Search findings: Three double blind randomized controlled cross over trials (Home et al 1998, Heller et al 2004 and Gallagher et al 2005) of 4, 16 and 6 weeks duration respectively, comparing insulin aspart to regular human insulin in 259 patients with type I diabetes and 21 patients with Type II diabetes met the inclusion criteria for critical appraisal.

Results: None of the trials examined the effect of insulin aspart on serious diabetes-related morbidity or mortality.  One of the three DB RCTs (Home et al, 1998) reported on number of patients with major hypoglycaemic events (16/104 vs. 24/104 p = not significant).  Data on total hypoglycaemic events between treatment groups cannot be interpreted without complete information on the number of patients with one or more hypoglycaemic episodes in both treatment groups.  There was no significant difference in HbA1c and serum fructosamine or glucose levels between treatment groups.  Diabetes related symptoms have not been reported.

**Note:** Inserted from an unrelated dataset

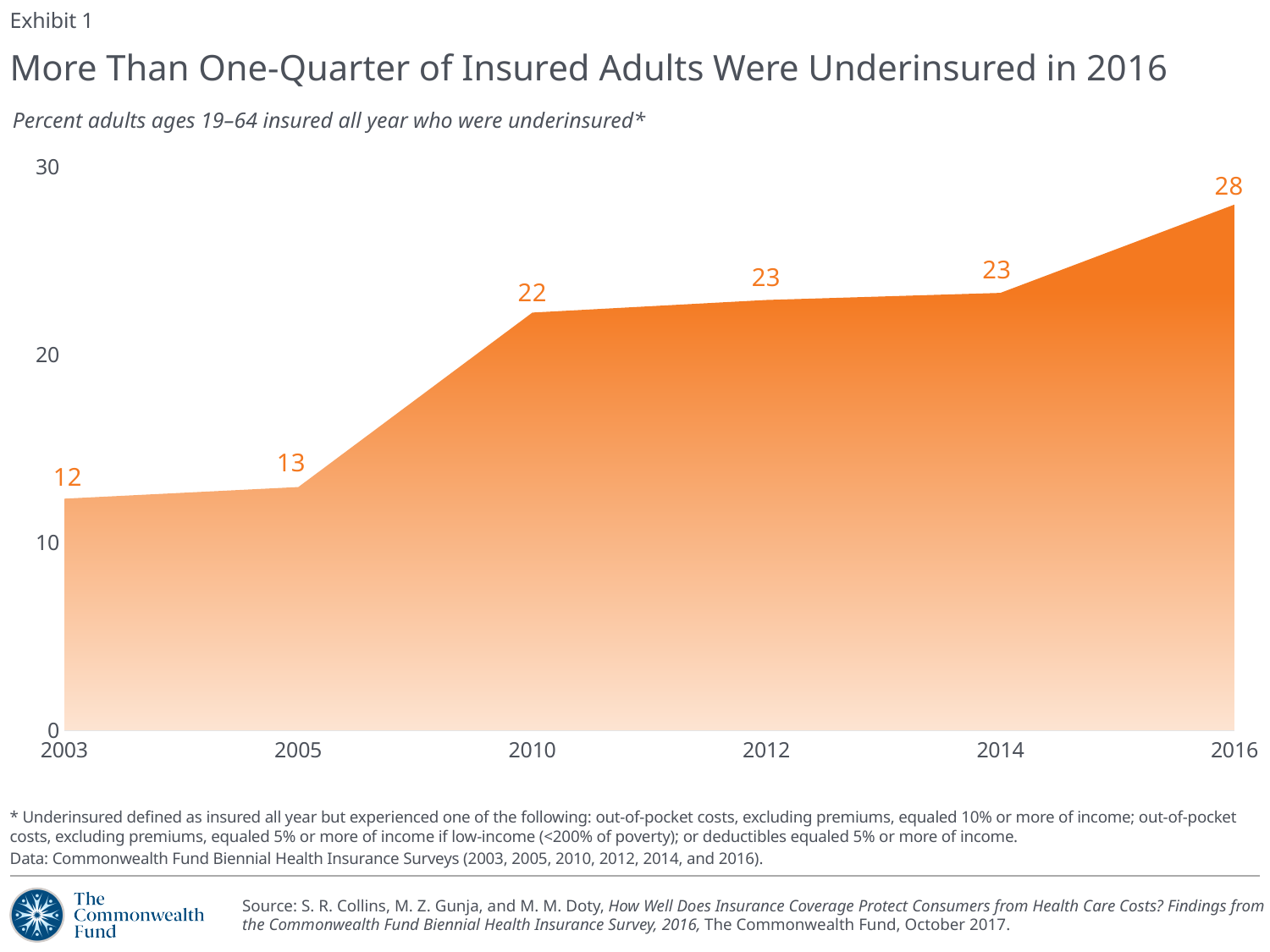
Is the value for 2012 greater or less than 20? greater What is the difference between the values for 2010 and 2005? 9 Do the values generally rise or fall from 2003 to 2016? Rise How many years are plotted on the chart? 6 What percent of insured adults were underinsured in 2003? 12 What is the value shown for 2010? 22 What is the value shown for 2016? 28 Which year has the lowest value? 2003 Which year has the highest value? 2016 What kind of chart is shown? Area chart What is the difference between the values for 2016 and 2003? 16 Which is larger, the value for 2005 or the value for 2014? 2014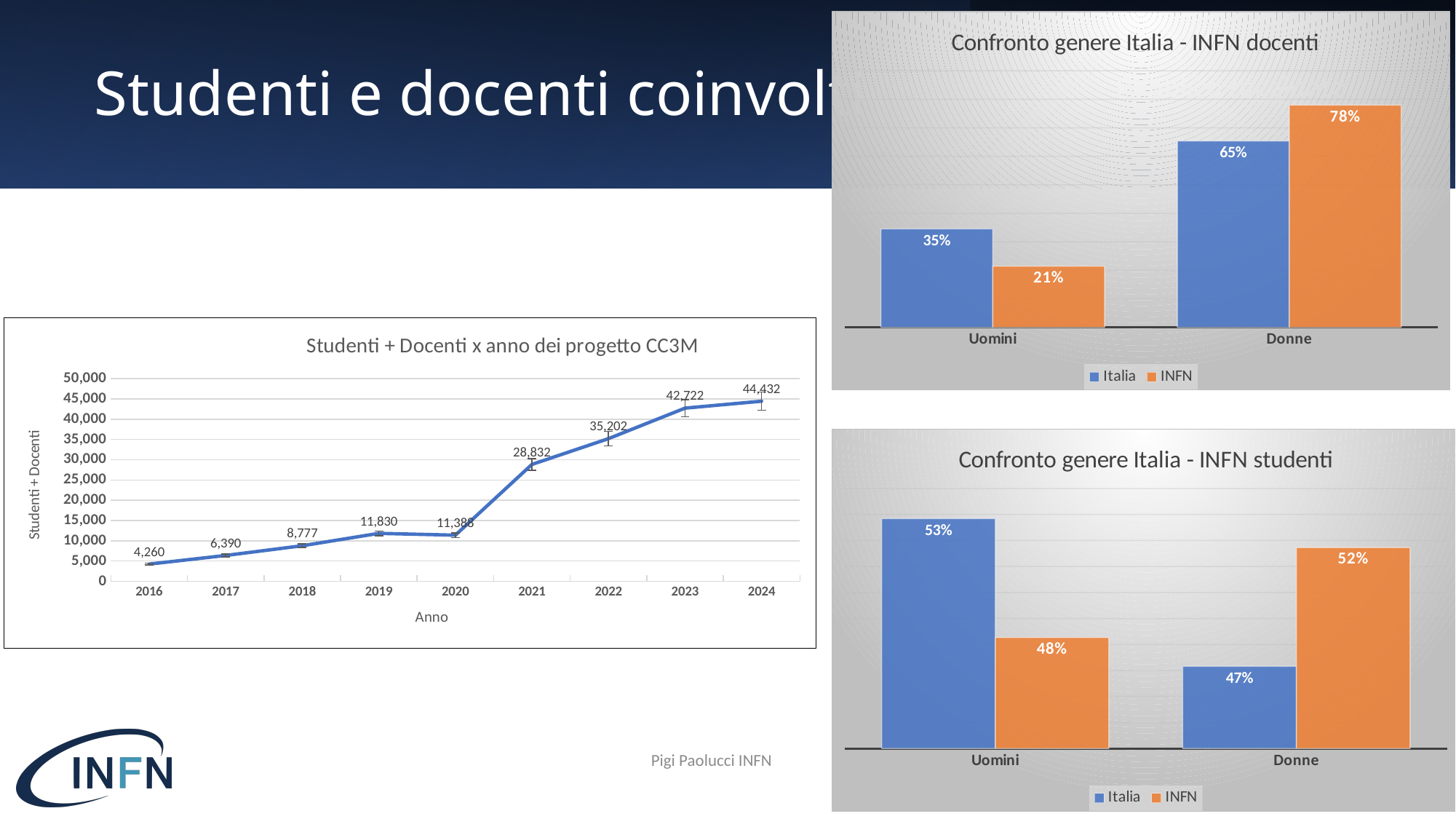
In the chart 'Studenti + Docenti x anno dei progetto CC3M', what is the difference between the 2024 value and the 2023 value? 1,710 In the chart 'Studenti + Docenti x anno dei progetto CC3M', how many years are plotted on the x axis? 9 In the chart 'Confronto genere Italia - INFN docenti', what is the INFN value for Donne? 78% In the chart 'Studenti + Docenti x anno dei progetto CC3M', is the value for 2020 greater or less than the value for 2019? less In the chart 'Confronto genere Italia - INFN studenti', what is the Italia value for Donne? 47% In the chart 'Studenti + Docenti x anno dei progetto CC3M', which year has the highest value? 2024 In the chart 'Confronto genere Italia - INFN docenti', what is the difference between the Italia and INFN values for Uomini? 14% In the chart 'Studenti + Docenti x anno dei progetto CC3M', what is the value for 2021? 28,832 In the chart 'Confronto genere Italia - INFN studenti', which is larger for Uomini: the Italia value or the INFN value? Italia In the chart 'Studenti + Docenti x anno dei progetto CC3M', which year has the lowest value? 2016 How many series does the legend list in the chart 'Confronto genere Italia - INFN studenti'? 2 What kind of chart is 'Studenti + Docenti x anno dei progetto CC3M'? Line chart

Summary and rationale of conclusions

Trials should report on clinically relevant outcomes such as total mortality, diabetes related mortality and morbidity, serious adverse events, drug tolerability, or symptomatic improvement.  Decrease in surrogate biochemical markers such as HbA1c and fructosamine are considered meaningful if the amount and duration of decrease has been associated with a decrease in mortality or morbidity in patients with insulin dependent diabetes.  The relationship between short term differences in surrogate outcome measures and clinically relevant outcome measures has not been established.

Conclusions

1. There is no evidence of a reduction in total morbidity and mortality, or in diabetes-related serious morbidity or mortality, with insulin aspart in comparison to other types of insulin.
2. There is insufficient evidence from published double-blind randomized controlled trials that insulin aspart provides a therapeutic advantage versus regular insulin in the treatment of type I or type II diabetes mellitus.  No DB RCTs compared insulin aspart versus insulin lispro or animal insulins.
3. There is insufficient evidence that the new dosing regimen recommended for insulin aspart, immediately prior to meals, provides a therapeutic advantage over the recommended dosing regimen for alternate forms of human or animal insulin, 30 minutes prior to meals.

References:

1. Product monograph (e-CPS, 2007)
2. Gallagher et al. The effect of improved post-prandial blood glucose control on post-prandial metabolism and markers of vascular risk in people with Type 2 diabetes. Diabetes Research & Clinical Practice.  67(3):196-203, 2005.
3. Heller et al. Hypoglycaemia with insulin aspart: a double-blind, randomised, crossover trial in subjects with Type 1 diabetes. Diabetic Medicine.  21(7):769-75, 2004.
4. Home PD, Lindholm A, Hylleberg B, Round P, UK Insulin Aspart Study Group. Improved Glycemic Control with Insulin Aspart. A multicenter randomized double-blind crossover trial in type I diabetic patients. Diabetes Care 1998; 21(11):1904-1909.